Archives

Publié par Anthony Le Cazals

Je suis de manière irrésoluble un enfanté du style français, qui se caractérise par une négligence envers la volonté allemande et la vérité grecque. On retrouve ce scepticisme chez Foucault et Deleuze, mais en tant que génies qui non engendre mais se laisse féconder, c'est toute la particularité franaise avec ses poètes si parcimonieux (Baudelaire, Lautréamont, Rimbaud, Mallarmé).
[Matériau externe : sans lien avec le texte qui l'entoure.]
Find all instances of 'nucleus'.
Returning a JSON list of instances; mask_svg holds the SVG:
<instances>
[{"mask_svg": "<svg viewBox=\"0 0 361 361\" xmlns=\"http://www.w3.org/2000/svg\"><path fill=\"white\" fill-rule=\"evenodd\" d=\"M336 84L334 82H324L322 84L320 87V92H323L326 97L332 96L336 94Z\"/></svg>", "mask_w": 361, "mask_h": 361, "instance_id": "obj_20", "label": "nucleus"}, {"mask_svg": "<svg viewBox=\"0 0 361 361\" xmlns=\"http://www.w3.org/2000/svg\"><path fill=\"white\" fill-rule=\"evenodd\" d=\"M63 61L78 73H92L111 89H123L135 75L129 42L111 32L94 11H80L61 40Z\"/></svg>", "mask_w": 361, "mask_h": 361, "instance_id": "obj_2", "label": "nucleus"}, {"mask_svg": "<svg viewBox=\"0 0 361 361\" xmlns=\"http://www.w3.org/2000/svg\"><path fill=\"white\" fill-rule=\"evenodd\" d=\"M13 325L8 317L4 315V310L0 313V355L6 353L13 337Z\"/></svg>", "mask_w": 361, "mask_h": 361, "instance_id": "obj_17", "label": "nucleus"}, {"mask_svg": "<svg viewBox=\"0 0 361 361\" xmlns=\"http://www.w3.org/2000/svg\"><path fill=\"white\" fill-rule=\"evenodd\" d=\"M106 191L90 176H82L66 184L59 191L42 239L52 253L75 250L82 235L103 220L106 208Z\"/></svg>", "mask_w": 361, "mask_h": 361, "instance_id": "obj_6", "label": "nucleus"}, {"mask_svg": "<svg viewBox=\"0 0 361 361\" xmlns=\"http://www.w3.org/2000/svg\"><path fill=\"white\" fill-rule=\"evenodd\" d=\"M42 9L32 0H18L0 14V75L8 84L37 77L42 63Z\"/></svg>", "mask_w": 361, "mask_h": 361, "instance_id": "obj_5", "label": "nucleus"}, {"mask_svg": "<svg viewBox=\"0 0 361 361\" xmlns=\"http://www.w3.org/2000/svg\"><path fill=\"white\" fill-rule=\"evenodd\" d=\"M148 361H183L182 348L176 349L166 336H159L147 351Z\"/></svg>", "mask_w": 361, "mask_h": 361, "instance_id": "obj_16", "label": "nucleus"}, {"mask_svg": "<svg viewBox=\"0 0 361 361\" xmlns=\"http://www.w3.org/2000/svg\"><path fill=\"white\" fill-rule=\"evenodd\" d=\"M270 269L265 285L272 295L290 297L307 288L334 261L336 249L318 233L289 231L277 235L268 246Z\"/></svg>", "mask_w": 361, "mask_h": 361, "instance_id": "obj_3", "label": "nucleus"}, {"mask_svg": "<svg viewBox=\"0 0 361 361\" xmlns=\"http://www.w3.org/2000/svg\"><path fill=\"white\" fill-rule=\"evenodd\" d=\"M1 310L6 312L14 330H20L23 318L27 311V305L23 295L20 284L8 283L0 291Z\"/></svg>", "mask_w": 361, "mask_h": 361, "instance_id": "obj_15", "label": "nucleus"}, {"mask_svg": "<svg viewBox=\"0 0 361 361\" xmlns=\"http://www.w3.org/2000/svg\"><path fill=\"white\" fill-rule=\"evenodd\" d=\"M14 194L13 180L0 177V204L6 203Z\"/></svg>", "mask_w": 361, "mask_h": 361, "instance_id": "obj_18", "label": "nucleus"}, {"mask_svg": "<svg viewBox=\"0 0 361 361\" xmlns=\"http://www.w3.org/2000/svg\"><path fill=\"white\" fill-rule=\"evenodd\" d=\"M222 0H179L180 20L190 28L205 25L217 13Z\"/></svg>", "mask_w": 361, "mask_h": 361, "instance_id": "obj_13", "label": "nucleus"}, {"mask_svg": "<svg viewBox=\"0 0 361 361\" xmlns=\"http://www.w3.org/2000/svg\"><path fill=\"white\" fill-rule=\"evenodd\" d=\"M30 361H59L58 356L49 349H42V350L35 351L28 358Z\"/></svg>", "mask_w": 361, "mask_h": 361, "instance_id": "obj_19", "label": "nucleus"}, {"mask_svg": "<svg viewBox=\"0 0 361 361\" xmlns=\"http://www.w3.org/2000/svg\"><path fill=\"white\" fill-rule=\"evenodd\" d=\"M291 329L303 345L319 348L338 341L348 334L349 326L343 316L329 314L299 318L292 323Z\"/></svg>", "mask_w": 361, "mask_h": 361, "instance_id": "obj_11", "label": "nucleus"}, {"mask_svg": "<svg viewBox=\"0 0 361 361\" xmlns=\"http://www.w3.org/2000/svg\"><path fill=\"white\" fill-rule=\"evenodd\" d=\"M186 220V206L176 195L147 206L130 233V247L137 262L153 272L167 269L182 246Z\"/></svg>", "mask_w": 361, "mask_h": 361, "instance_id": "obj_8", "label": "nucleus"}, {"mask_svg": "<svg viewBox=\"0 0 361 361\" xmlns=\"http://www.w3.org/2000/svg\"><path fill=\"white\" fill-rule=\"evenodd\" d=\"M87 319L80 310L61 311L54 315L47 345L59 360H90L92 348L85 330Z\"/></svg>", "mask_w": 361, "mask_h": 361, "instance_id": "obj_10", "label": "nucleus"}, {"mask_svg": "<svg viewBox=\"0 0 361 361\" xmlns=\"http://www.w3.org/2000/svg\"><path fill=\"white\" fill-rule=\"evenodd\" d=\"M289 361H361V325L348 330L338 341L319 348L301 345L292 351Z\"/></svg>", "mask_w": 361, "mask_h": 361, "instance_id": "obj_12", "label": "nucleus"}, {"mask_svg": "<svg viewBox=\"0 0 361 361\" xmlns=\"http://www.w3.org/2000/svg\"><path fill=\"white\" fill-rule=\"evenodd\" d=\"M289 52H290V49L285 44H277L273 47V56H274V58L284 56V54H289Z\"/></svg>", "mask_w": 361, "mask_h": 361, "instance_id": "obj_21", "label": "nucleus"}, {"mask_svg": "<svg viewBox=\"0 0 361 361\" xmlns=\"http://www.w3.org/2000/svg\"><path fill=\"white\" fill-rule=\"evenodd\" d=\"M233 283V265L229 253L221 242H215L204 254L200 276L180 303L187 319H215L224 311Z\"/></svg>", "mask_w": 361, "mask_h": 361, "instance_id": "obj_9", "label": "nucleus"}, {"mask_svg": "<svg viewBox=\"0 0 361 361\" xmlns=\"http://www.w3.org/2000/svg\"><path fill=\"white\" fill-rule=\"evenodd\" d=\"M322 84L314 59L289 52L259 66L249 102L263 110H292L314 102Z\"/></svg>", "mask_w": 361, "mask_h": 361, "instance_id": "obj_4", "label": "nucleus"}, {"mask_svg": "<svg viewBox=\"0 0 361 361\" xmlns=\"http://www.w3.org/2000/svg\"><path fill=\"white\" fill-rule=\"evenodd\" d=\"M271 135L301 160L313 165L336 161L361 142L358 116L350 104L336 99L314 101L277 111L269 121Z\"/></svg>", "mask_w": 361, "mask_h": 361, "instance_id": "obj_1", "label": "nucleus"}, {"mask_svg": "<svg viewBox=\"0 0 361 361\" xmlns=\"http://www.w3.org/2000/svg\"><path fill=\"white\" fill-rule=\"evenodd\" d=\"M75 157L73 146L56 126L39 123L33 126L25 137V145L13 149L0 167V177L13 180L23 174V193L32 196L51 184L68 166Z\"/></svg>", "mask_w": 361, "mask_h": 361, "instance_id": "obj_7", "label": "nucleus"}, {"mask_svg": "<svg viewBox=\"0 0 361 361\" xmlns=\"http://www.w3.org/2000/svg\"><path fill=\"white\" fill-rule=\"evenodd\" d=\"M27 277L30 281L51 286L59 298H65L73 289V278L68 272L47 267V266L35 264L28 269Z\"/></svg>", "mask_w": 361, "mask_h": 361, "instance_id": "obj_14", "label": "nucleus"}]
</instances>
On pourra aussi comprendre pour des génies comme picasso ou Le Corbusier se sont engendrés en France même si, parlant de la Corse, Nietzsche songeait avant otut à Napoléon, mais les Basques ou les Catalans aurait pu faire tout autant.


Le scepticisme est en effet l'expression la plus spirituelle d'une certaine constitution physiologique multiple qu'on appelle dans la langue courante neurasthénie et disposition maladive ; elle apparaît chaque fois que se produit un croisement décisif et brusque des races ou de classes longuement séparées. Dans la nouvelle génération qui hérite en quelque sorte dans son sang de mesures et de valeurs différentes, tout est inquiétude, dérangement, doute, tentative ; les meilleures forces exercent un effet d'entraves, les vertus elles-mêmes s'empêchent mutuellement de croître et de devenir fortes, le corps et l'âme manquent d'équilibre, de centre de gravité et d'assurance perpendiculaire.  Mais chez de tels hybrides, ce qui devient malades et dégénère le plus profondément, c'est la volonté : ils ne connaissent plus du tout l'idépendance de décision, le sentiment de plaisir courageux que suscite le vouloir, --- il outent de la " liberté de la volonté " jusque dans leurs rêves. ... Paralysie de la Volonté ... La maladie de la volonté touche l'Europe de manière inégale... C'est en conséquence dans la France d'aujourd'hui que la volonté est le plus sérieusement attiente, ce qui est aussi facile à déduire qu'à toucher du doigt ; et la France, qui a toujours su avec une habileté de virtuose retourner en attraits et en séductions jusqu'aux tours les plus funestes de son esprit montre aujourd"hui avec éclat, en tant qu'école et vitrine de tous les ensorcellements du scepticisme, sa prédominance culturelle sur l'Europe. La force du vouloir ... est ... plus forte en angleterre, en Espagne, en Corse, associée là au flegme, ici aux crâne opinîatre. Nietzsche, NzBM°208.


La question pourrait être mais par quoi a-t-on voulu remplacé la vérité surplombante grecque et la volonté allemande ?, pour cette simple raison qui porte sur la dégénérescence : « Un défaut, une dégénérescence peuvent être d’une haute utilité dans la mesure où ils stimulent d’autres organes » NzVP°II,63. Le génie français est un génie fécondé et non engendrant, il ne se réduit pas à une politique du sujet mais à une affirmation de 'indénombrable, de l'indiscernable (comme cela se retrouve en physiqe quantique qui n'est pas stérile puisque partie du corps noir et de l'oscilation du corps dans l'éther introuvable, expérience de Morley). La science est incapable de rendre compte du bon infini, elle ne connaît que l'infini hyperbolique et infinitésimal déjà pris dans un référentiel euclidien et non dans l'éternel retour (tel un vaisseau spatial qui filant droit reviendrait au même endroit). Ce que l'on peut dire du style français Foucault, Deleuze, Guattari, Derrida et Baudrillard entre autres, c'est qu'ils ont vécu de manière à ne pas regretter, selon la dimension éthique de l'éternel retour. Grande digestion de l'infiniment parcourable, sans doute une dimension d'amour qui n'est pas comprise par la volonté allemande. Le rapport à la négation de la volonté n'est pas l'origine du style français comme chez Schopenhauer et Nietzsche (avec la folie etdégénérescence des pères), non le point de départ semble tenir de l'affectif, de l'amour, d'où un scepticisme affirmer pour la volonté et la vérité comme véridiction qui ne voudrait reconnaître la pluralité des discours y prétendant.